Environment may increase Alzheimer’s risk

Pesticides and minerals found in drinking water are also on a new shortlist of possible causes of the mental illness
Pesticides and minerals found in drinking water are also on a new shortlist of possible causes of the mental illness

Environmental factors such as air pollution and a lack of vitamin D may raise the risk of developing dementia but more research is required, according to experts.

Pesticides and minerals found in drinking water are also on a new shortlist of possible causes of the mental illness.

Dr Rosa Sancho, head of research at Alzheimer's Research UK, said: "Dementia is one of the most feared conditions and public interest in what might influence dementia risk is understandably high.

"This new analysis of existing studies has identified a shortlist of environmental factors that could be associated with dementia risk, but strong evidence behind these factors is still lacking.

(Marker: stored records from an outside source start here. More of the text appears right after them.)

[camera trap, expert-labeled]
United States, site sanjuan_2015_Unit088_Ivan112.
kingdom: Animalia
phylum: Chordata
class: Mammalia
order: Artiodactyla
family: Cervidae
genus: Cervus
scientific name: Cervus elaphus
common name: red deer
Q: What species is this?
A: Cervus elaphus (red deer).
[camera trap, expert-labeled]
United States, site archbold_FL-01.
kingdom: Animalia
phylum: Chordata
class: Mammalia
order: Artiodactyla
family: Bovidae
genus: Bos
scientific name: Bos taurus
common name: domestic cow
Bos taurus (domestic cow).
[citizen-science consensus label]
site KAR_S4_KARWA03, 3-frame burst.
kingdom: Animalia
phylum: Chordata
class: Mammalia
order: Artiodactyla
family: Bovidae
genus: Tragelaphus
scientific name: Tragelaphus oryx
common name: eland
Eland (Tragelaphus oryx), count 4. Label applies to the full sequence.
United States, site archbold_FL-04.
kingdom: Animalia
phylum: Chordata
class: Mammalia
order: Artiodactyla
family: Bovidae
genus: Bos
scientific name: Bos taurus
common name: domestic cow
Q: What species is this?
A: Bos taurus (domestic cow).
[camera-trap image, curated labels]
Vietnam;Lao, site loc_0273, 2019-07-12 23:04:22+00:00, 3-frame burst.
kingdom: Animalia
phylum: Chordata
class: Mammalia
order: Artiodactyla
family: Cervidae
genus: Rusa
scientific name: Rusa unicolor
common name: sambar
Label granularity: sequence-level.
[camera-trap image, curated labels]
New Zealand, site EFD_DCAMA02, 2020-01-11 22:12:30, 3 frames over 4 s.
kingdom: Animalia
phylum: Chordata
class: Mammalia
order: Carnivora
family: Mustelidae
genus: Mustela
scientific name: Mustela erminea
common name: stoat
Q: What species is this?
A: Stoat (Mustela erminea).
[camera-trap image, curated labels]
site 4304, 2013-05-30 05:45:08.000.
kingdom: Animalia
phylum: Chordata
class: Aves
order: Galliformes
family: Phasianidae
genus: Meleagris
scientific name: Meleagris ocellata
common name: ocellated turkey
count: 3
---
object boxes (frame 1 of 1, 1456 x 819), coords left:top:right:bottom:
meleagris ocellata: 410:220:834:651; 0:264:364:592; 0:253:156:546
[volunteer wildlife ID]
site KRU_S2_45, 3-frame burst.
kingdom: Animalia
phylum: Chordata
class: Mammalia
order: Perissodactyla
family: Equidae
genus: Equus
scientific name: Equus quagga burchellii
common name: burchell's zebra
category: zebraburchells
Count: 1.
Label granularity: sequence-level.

"Many of the factors identified in this study have only been observed in a single study, or multiple studies have presented a mixed picture, making it hard to draw firm conclusions.

"It is important to remember that association does not necessarily indicate causality, and that diseases like Alzheimer's have a complex mix of risk factors including age and genetics.

"Alzheimer's Research UK has been working with experts to identify key challenges in risk reduction research that could be tackled to boost the number of studies in this important area.

"We are working with researchers across the globe to develop new ways to support the most promising research into dementia risk reduction.

"This study indicated an association between vitamin D deficiency and increased dementia risk.

"While the reasons for this relationship are unclear, current government advice recommends that people consider a daily supplement of vitamin D, particularly if they are unlikely to gain enough through their diet and daily exposure to sunlight.

"Anyone concerned that they may be deficient in vitamin D should speak to their GP."

The study by the Alzheimer Scotland Dementia Research Centre at the University of Edinburgh is published in the journal BMC Geriatrics.